> DATA FOR THE TASK:
* * * * * * * * *
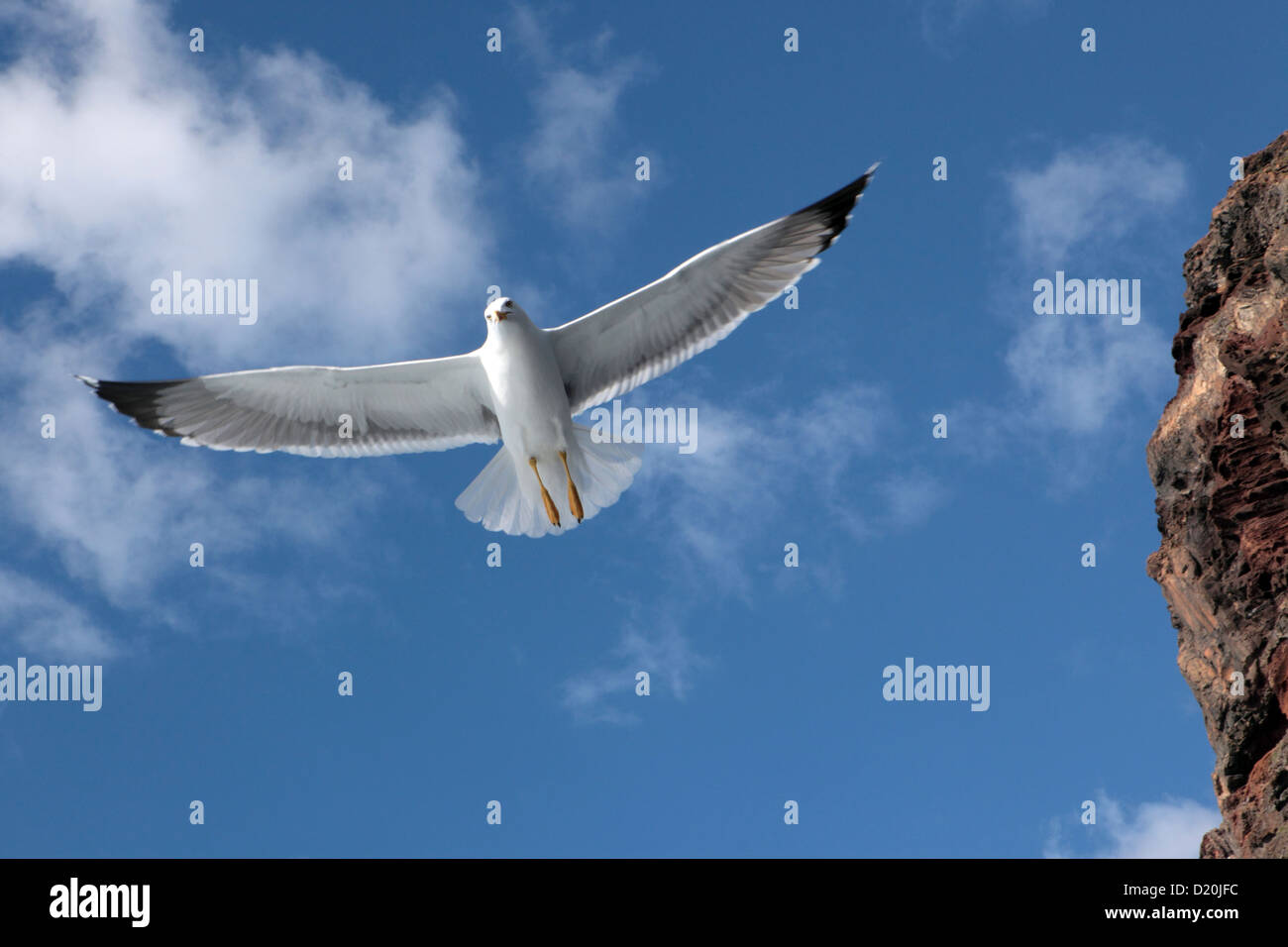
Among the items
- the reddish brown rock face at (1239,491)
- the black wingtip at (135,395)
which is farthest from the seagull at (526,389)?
the reddish brown rock face at (1239,491)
* * * * * * * * *
Write out the whole listing above word for word, leaving out the picture.

> EXERCISE RESULT:
Among the items
- the reddish brown rock face at (1239,491)
- the black wingtip at (135,395)
which is farthest from the seagull at (526,389)?
the reddish brown rock face at (1239,491)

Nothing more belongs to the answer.